**Given request:**
Reproduce the text of every entry below without changing a character, and leave the pictures out.

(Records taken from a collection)

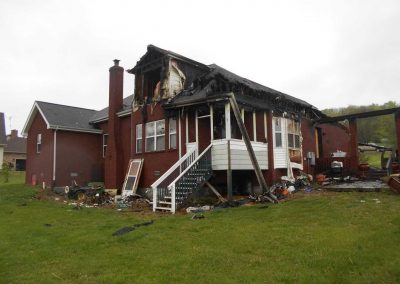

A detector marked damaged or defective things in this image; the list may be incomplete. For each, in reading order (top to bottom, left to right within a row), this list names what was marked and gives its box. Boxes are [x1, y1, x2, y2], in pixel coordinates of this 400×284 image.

damaged window frame [145, 119, 165, 152]
fire-damaged brick house [23, 45, 352, 211]
burned roofline [318, 106, 400, 123]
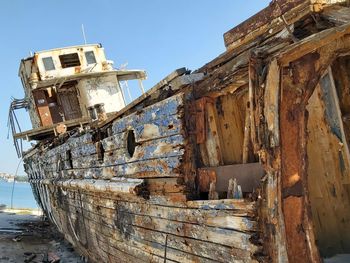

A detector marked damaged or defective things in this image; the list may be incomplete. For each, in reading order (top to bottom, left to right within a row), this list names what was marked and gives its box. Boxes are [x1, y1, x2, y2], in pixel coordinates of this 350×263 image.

broken window [59, 52, 80, 68]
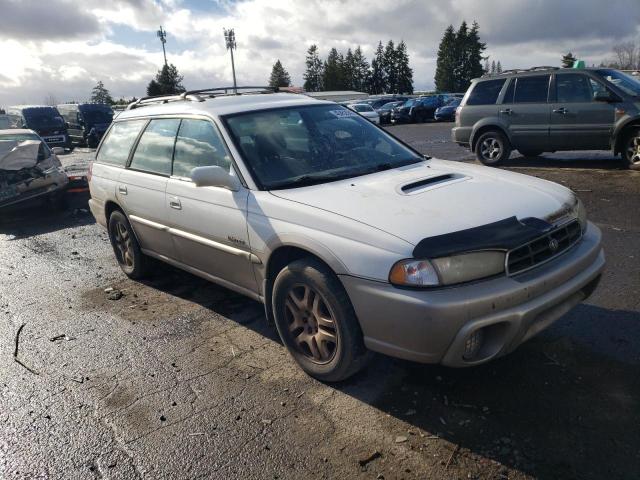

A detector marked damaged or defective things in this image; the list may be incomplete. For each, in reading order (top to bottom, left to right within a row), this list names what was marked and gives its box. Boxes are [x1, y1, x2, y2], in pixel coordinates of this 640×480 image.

wrecked vehicle [0, 129, 69, 208]
wrecked vehicle [89, 88, 604, 382]
damaged front bumper [340, 222, 604, 368]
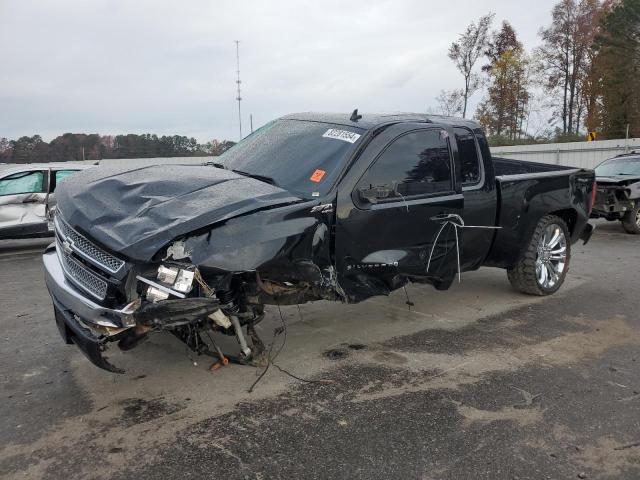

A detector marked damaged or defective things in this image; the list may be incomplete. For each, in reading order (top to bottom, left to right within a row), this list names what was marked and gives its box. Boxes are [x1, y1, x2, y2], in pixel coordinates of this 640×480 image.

crumpled hood [56, 163, 302, 260]
broken headlight [156, 264, 194, 294]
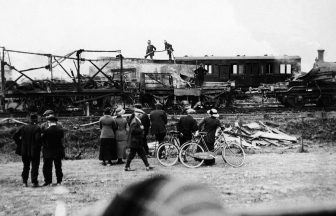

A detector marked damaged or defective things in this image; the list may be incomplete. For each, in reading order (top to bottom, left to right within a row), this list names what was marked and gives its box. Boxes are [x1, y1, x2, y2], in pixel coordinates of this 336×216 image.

charred train wreckage [0, 47, 334, 115]
burned railway carriage [176, 55, 302, 90]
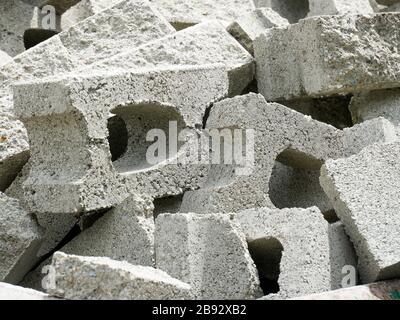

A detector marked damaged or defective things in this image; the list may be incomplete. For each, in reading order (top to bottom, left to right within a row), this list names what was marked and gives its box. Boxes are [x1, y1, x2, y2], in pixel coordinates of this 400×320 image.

broken concrete block [0, 0, 35, 56]
broken concrete block [60, 0, 118, 29]
broken concrete block [89, 19, 255, 94]
broken concrete block [148, 0, 255, 29]
broken block fragment [228, 7, 288, 55]
broken concrete block [227, 7, 290, 55]
broken concrete block [253, 0, 310, 23]
broken concrete block [255, 13, 400, 100]
broken block fragment [255, 13, 400, 100]
broken concrete block [306, 0, 376, 16]
broken concrete block [0, 115, 29, 190]
broken concrete block [12, 64, 230, 215]
broken concrete block [350, 87, 400, 130]
broken block fragment [0, 191, 42, 284]
broken concrete block [0, 191, 43, 284]
broken concrete block [0, 282, 52, 300]
broken concrete block [60, 195, 155, 264]
broken block fragment [44, 252, 193, 300]
broken concrete block [44, 252, 194, 300]
broken concrete block [154, 212, 262, 300]
broken block fragment [154, 212, 262, 300]
broken concrete block [234, 206, 332, 298]
broken block fragment [238, 206, 332, 298]
broken concrete block [328, 222, 360, 290]
broken concrete block [292, 280, 400, 300]
broken concrete block [320, 142, 400, 282]
broken block fragment [320, 142, 400, 282]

**Result below:**
A detector marked damaged or defective things in this image; the list may be incomplete. For each, in reading order (top to bottom, left to right within a row), this list names what was marked and gives its box. Boxes are [x1, y1, x2, y2], in pixel coordinates of this 400×284 image.

damaged window frame [145, 119, 165, 152]
fire-damaged brick house [23, 45, 352, 211]
burned roofline [318, 106, 400, 123]

A detector marked damaged or defective things in this image; the list may be incomplete. For each, in reading order (top to bottom, left to right within a row), this list names what was marked and gives its box. Boxes are [x1, y1, x2, y2], in pixel coordinates of this 350×263 image.

broken window [59, 52, 80, 68]

A detector marked damaged or defective things in this image; the list may be incomplete. For each, in reading order (top to bottom, left to right within a row), this list names what was marked and gives its box. Boxes are [x1, y1, x2, y2], in pixel coordinates of this 640×480 image.

wrecked vehicle [0, 129, 69, 208]
wrecked vehicle [89, 88, 604, 382]
damaged front bumper [340, 222, 604, 368]

A detector marked damaged or defective things in this image; the list may be incomplete. For each, in reading order (top to bottom, left to right within a row), this list names what was marked and gives its box. Boxes are [x1, y1, x2, y2], in pixel coordinates of this 640×480 image.

crumpled hood [56, 163, 302, 260]
broken headlight [156, 264, 194, 294]

A detector marked damaged or defective things in this image; the list may be incomplete. For each, in reading order (top to bottom, left to right within a row), this list names what was marked and gives its box. Boxes are [x1, y1, x2, y2], in pixel coordinates of this 336×216 image.

charred train wreckage [0, 47, 334, 115]
burned railway carriage [176, 55, 302, 90]

A detector marked damaged or defective things in this image; the list may be incomplete. For each, in reading order (top to bottom, left to right within a row), this list names what was marked and gives its box. Boxes are [x1, y1, x2, y2], in pixel coordinates of this 400×320 image.

broken concrete block [0, 0, 35, 56]
broken concrete block [60, 0, 118, 29]
broken concrete block [89, 19, 255, 94]
broken concrete block [148, 0, 255, 29]
broken block fragment [228, 7, 288, 55]
broken concrete block [227, 7, 290, 55]
broken concrete block [253, 0, 310, 23]
broken concrete block [255, 13, 400, 100]
broken block fragment [255, 13, 400, 100]
broken concrete block [306, 0, 376, 16]
broken concrete block [0, 115, 29, 190]
broken concrete block [12, 64, 230, 215]
broken concrete block [350, 87, 400, 130]
broken block fragment [0, 191, 42, 284]
broken concrete block [0, 191, 43, 284]
broken concrete block [0, 282, 52, 300]
broken concrete block [60, 195, 155, 264]
broken block fragment [44, 252, 193, 300]
broken concrete block [44, 252, 194, 300]
broken concrete block [154, 212, 262, 300]
broken block fragment [154, 212, 262, 300]
broken concrete block [234, 206, 332, 298]
broken block fragment [238, 206, 332, 298]
broken concrete block [328, 222, 360, 290]
broken concrete block [292, 280, 400, 300]
broken concrete block [320, 142, 400, 282]
broken block fragment [320, 142, 400, 282]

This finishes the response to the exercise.